**DIRECTIONS FOR THIS TASK**
Work out how many lines of the listing hold the string "States". Answer with that number alone.

**EXERCISE DATA**
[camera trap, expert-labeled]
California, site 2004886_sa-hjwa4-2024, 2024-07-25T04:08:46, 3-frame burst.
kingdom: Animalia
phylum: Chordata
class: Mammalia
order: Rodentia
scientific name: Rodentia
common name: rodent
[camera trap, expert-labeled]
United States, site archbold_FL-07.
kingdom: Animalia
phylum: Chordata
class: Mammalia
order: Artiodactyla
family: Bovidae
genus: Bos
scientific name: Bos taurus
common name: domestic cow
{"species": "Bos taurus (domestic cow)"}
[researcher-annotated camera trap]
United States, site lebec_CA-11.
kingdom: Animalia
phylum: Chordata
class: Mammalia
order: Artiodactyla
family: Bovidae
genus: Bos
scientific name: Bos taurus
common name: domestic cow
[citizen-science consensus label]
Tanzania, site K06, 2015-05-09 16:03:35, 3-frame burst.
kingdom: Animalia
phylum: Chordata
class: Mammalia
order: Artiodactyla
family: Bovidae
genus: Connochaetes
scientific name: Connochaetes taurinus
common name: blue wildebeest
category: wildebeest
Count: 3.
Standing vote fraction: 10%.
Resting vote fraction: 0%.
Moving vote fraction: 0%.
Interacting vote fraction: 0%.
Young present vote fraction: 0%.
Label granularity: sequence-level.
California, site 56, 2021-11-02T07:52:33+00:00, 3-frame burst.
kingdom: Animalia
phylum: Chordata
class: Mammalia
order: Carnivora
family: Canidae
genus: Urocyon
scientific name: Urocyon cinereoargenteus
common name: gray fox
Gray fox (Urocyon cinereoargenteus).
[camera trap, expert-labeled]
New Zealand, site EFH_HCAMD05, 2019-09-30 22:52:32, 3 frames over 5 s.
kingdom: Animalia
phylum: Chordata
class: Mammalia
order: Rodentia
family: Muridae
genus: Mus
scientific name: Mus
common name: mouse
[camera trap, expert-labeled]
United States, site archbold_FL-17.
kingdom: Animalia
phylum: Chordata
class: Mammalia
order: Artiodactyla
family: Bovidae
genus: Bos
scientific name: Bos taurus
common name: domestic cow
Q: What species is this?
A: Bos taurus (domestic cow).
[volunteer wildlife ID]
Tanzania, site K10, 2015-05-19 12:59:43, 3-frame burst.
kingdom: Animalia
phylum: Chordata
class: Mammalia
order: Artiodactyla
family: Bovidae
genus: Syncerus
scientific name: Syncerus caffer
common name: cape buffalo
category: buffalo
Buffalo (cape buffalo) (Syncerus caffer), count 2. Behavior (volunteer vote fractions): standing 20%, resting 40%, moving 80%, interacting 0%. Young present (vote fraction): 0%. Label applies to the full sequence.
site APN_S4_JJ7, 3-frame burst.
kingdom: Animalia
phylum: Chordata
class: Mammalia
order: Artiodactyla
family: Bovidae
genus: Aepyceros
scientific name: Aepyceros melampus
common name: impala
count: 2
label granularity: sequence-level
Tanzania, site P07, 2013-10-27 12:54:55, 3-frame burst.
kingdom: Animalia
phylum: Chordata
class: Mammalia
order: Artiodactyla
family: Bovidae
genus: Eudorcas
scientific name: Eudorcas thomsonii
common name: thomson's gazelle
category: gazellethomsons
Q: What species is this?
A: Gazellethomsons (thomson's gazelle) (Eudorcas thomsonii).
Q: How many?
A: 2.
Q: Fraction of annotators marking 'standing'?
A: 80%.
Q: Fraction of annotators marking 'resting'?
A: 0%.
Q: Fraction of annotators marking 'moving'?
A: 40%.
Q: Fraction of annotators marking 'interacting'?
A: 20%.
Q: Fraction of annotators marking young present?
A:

**ANSWER**
3